House Democrats introduce resolution to ratify ERA to U.S. Constitution
Reps. Carolyn Maloney (D-N.Y.) and Jackie Speier (D-Calif.) on Thursday introduced a resolution to recognize that the Equal Rights Amendment has met all legal requirements to be considered the 28th constitutional amendment.
The big picture: If added to the Constitution, the ERA would guarantee that constitutional rights may not be denied or abridged on account of sex.
- Sex "would be considered a suspect classification, as race, religion, and national origin currently are."
How it works: A proposed amendment becomes part of the constitution after it is ratified by 38 states.
- On Jan. 27, 2020, Virginia became the 38th state to ratify the ERA. The amendment states that it shall go into effect exactly two years after ratification, according to Maloney and Speier.
Yes, but: When Congress passed the amendment in 1972, it contained a 7-year ratification deadline in the preamble of the joint resolution. The deadline was then extended for 3 more years to 1982. By either deadline, the 38-state requirement had not been met.
- By 1982, only 35 stated had ratified the ERA.
- Virginia, Nevada and Illinois became the 36th, 37th and 38th states to ratify the ERA in 2020, 2017 and 2018, respectively.
- Article V of the Constitution, which describes how the Constitution can be altered, does not require amendments to have deadlines.
Flashback: In January 2020, the Justice Department under the Trump administration issued a memo blocking the ERA from becoming law.
- It argued at the time that the latest states to ratify the ERA cannot actually do so because the deadline to ratify the ERA expired. Therefore, the National Archives would not be able to certify the amendment.
- The DOJ's memo also suggested that the only way that the ERA could be ratified was if it was reintroduced to restart the ratification process. However, Speier, Maloney and other lawmakers have refused to do so.
Virginia, Nevada and Illinois then sued the U.S. Archivist, David Ferriero, arguing that the deadline was non-binding because it was included in Congress' joint resolution, but not in the amendment itself.
- Last year, D.C. District Court Judge Rudolf Contreras ruled that the ratification period for the ERA had expired and that Virginia, Nevada and Illinois were too late, per AP.
- The three states have appealed the decision.
Driving the news: The DOJ on Wednesday issued an opinion calling into question its 2020 memo, but did not rescind it. However, it stated that ERA's inclusion into the constitution will not be determined by the DOJ, but "by the courts and Congress."

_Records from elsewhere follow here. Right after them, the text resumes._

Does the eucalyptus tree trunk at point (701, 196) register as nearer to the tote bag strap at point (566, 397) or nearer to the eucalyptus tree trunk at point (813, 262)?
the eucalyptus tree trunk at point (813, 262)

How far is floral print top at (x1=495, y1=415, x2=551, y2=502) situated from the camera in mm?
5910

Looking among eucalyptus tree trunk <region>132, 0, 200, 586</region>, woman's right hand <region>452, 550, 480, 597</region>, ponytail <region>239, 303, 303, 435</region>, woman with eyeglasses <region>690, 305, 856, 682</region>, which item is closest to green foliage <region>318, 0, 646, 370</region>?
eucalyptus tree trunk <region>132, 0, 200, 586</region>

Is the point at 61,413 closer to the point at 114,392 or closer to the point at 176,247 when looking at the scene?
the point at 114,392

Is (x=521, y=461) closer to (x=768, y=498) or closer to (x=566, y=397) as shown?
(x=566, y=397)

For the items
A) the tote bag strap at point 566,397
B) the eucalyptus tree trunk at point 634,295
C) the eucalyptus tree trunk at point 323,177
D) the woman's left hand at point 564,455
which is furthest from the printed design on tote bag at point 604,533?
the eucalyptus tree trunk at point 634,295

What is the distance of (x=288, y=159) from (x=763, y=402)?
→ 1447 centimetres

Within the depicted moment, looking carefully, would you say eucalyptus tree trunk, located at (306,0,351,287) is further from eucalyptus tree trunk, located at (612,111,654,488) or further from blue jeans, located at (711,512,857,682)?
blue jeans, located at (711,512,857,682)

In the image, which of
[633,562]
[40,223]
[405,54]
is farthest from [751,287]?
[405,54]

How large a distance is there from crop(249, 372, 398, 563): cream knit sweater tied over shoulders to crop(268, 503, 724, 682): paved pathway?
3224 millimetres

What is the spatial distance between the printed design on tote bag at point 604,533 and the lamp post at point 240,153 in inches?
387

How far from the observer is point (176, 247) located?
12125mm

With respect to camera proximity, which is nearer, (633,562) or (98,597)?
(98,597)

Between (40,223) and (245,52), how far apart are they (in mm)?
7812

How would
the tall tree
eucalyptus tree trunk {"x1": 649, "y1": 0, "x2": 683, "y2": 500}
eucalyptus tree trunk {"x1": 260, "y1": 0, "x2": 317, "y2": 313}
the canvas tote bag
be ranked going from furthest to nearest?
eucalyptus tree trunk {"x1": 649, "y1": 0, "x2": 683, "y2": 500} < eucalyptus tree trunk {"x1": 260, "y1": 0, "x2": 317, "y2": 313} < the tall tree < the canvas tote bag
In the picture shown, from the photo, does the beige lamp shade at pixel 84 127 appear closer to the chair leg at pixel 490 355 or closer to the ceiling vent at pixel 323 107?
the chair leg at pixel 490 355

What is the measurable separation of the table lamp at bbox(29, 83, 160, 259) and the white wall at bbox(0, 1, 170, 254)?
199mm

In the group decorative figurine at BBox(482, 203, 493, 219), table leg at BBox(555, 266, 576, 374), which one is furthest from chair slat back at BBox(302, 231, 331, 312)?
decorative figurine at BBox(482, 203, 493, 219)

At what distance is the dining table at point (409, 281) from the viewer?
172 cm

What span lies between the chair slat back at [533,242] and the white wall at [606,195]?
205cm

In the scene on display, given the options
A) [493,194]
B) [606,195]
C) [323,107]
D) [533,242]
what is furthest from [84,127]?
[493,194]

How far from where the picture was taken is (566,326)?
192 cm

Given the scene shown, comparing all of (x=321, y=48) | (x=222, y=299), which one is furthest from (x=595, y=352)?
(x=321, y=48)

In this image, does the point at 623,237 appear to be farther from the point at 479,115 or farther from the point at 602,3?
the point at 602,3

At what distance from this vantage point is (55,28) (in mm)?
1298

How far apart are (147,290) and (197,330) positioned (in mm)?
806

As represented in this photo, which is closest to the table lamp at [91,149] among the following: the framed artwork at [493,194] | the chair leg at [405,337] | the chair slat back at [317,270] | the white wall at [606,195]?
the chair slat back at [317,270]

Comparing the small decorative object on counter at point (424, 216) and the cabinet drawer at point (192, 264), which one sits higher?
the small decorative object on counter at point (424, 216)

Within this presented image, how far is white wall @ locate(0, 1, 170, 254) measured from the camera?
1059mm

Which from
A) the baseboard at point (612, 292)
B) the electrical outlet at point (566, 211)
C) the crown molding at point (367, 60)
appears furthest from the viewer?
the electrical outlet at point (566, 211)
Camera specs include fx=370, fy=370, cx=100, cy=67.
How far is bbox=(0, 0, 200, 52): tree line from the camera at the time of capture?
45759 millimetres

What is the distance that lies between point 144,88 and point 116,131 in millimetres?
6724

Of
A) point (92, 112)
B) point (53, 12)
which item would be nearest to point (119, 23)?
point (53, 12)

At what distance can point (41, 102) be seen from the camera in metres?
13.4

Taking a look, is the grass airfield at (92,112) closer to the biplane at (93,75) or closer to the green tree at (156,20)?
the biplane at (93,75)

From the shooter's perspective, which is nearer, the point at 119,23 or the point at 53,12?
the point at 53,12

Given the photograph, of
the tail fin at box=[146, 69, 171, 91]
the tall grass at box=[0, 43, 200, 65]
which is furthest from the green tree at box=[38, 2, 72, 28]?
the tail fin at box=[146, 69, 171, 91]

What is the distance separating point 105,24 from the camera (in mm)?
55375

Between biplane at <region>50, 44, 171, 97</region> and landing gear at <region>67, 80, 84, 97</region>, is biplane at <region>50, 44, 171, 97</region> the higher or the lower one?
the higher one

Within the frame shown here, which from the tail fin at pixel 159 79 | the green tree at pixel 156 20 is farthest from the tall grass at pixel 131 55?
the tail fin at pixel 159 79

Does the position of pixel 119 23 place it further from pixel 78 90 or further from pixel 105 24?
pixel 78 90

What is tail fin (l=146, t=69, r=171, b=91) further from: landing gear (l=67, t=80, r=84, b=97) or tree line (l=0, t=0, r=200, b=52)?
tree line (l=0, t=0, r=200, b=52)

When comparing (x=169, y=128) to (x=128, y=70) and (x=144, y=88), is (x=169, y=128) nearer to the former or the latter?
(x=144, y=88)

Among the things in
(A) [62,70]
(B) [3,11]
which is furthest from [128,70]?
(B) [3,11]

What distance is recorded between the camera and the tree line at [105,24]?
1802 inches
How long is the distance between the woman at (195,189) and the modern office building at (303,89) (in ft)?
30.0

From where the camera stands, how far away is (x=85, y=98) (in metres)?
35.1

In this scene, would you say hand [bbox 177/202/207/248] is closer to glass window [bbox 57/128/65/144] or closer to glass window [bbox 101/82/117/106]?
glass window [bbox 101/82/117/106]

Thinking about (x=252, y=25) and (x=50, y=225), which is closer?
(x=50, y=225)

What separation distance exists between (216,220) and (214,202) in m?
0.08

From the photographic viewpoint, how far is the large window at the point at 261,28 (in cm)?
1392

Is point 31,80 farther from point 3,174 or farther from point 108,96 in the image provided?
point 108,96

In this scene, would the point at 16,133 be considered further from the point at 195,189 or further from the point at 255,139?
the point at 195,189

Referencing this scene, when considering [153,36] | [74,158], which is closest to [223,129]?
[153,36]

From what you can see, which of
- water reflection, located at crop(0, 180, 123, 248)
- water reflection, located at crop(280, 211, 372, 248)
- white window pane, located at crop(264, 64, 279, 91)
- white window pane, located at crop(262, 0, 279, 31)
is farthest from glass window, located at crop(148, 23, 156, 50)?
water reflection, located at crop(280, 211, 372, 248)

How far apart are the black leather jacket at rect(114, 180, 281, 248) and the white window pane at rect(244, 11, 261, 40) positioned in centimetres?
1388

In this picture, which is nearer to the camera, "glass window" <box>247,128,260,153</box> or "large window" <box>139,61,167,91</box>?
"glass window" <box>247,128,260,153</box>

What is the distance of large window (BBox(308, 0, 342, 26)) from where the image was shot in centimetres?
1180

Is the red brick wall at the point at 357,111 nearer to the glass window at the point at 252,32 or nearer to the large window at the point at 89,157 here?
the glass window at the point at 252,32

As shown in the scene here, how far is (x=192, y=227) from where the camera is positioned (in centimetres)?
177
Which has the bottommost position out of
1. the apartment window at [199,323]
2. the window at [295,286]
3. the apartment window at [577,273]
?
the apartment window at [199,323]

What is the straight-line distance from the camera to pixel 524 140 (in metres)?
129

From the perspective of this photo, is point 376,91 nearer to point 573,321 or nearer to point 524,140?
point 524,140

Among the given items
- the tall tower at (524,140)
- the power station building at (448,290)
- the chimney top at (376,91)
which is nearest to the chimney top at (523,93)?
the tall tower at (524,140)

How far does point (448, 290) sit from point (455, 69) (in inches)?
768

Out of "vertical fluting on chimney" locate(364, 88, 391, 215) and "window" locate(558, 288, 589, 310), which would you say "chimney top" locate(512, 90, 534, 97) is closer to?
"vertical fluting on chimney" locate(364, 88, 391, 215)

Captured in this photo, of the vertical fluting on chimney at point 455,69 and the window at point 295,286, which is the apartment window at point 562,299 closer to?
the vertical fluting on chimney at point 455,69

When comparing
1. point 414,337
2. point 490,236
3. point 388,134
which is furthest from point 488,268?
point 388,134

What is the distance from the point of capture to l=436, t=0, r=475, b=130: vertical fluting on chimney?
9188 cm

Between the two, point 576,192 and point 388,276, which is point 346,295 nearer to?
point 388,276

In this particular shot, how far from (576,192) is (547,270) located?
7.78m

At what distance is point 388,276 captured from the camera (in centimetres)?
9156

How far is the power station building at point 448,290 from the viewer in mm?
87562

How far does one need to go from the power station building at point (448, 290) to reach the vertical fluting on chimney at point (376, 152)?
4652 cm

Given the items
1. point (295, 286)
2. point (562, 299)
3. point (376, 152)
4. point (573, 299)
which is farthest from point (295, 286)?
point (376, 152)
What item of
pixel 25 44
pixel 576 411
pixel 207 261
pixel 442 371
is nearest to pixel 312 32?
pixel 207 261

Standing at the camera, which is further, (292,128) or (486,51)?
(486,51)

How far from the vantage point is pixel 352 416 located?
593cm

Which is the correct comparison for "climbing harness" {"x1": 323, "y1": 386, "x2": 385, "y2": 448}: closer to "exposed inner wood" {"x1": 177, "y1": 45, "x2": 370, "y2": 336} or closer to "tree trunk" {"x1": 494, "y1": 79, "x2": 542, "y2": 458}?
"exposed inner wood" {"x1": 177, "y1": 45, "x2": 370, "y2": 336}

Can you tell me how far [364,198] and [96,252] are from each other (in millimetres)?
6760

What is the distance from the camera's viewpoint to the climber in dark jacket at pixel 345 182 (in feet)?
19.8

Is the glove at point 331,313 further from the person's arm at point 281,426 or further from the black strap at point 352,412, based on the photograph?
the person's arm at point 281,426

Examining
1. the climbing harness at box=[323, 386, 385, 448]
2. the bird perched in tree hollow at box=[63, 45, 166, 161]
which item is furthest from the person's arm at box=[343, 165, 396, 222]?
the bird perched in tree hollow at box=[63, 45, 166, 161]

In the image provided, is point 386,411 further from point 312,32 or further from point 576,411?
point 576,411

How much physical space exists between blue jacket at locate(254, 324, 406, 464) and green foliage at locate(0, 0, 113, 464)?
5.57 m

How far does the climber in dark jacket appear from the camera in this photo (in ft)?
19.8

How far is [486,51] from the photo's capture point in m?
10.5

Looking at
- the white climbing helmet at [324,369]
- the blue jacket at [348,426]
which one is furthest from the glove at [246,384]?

- The 2020 memo "is not an obstacle either to Congress’s ability to act with respect to ratification of the ERA or to judicial consideration of the pertinent questions."
Between the lines: Several states have rescinded their ratifications, which puts into question whether the ERA has even met the 38-state requirement, even after the deadlines.
- Article V does not have any language on whether states can "deratify." Ultimately, it is up to the courts to decide whether that is legally viable.
President Biden on Thursday expressed his support for the ERA resolution, calling on Congress "to act immediately to pass a resolution recognizing ratification of the ERA."
- "We must recognize the clear will of the American people and definitively enshrine the principle of gender equality in the Constitution. It is long past time that we put all doubt to rest," Biden said.
- "No one should be discriminated against based on their sex — and we, as a nation, must stand up for full women’s equality."
What they're saying: "We’ve ratified the ERA; now it’s time to enshrine it in our Constitution. Women in America have continued to be victims of insidious discrimination and the Constitution has been an apologist for the bad behavior," Speier said in a statement.
- The ERA "would ensure that all people who face discrimination on the basis of sex, sexual violence, workplace harassment, pregnancy discrimination, and unequal pay are finally given full and equal standing under the law," said Maloney.
Editor's note: This story has been corrected to show the ERA would guarantee legal gender equality if added to the Constitution, not that it would automatically become part of the Constitution if passed by both chambers of Congress. Information about a judge's ruling last year that the ratification period for the ERA had expired was also added to the story.